Gallery

About Project

In the world of advanced prototyping, flexibility and precision often need to go hand in hand. The models shown here-each 3D printed with PolyJet Rubber material-demonstrate the power of high-resolution additive manufacturing to serve both medical and industrial needs.

The first model is a highly detailed anatomical heart replica, complete with arterial branches and chamber structures. Made from a translucent rubber-like resin material, it realistically mimics soft tissue, making it ideal for surgical planning, medical education, and device validation.

Next, we have a set of rigid-looking yet rubbery mold halves. These are likely functional parts used in forming or testing soft components, benefitting from PolyJet's ability to combine precision geometry with flexible material behavior.

Lastly, the curved transparent connectors illustrate the creation of medical-grade tubing components. Their clarity and elasticity are perfect for simulating airflow paths or fluid dynamics in medical and laboratory devices.

All of these prototypes were printed using PolyJet 3D printing technology, which enables ultra-fine layer resolution, multi-material integration, and soft-touch surfaces in one seamless build.

At FacFox, we specialize in on-demand PolyJet 3D printing services.
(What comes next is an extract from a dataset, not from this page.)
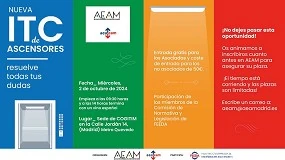 Foto de Jornada de la nueva ITC en Madrid, organizada por AEAM y la Asociacin de Ascensores de Castilla La Mancha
Whether you need lifelike medical models, complex functional prototypes, or flexible industrial components, we offer tailored support with a fast turnaround and engineering expertise. Partner with FacFox to bring your designs to life-with the look, feel, and performance you expect.

Solution

• Step 1: The 3D models were prepared using CAD software and exported in a high-resolution format suitable for PolyJet printing.
• Step 2: The models were imported into the PolyJet printer’s slicing software, where support structures and material distribution between Agilus and Vero were configured.
• Step 3: The parts were printed layer by layer using a Stratasys PolyJet 3D printer. Droplets of Agilus30 and Vero resins were selectively jetted and immediately cured with UV light.
• Step 4: Upon completion of printing, the build tray was removed and the printed models were carefully detached.
• Step 5: Support material was dissolved using a water jet system, ensuring delicate features and internal cavities remained intact.
• Step 6: The printed parts were rinsed, inspected, and post-cured as needed to enhance mechanical properties.
• Step 7: Final parts were tested for flexibility, surface quality, and dimensional accuracy before being photographed and delivered.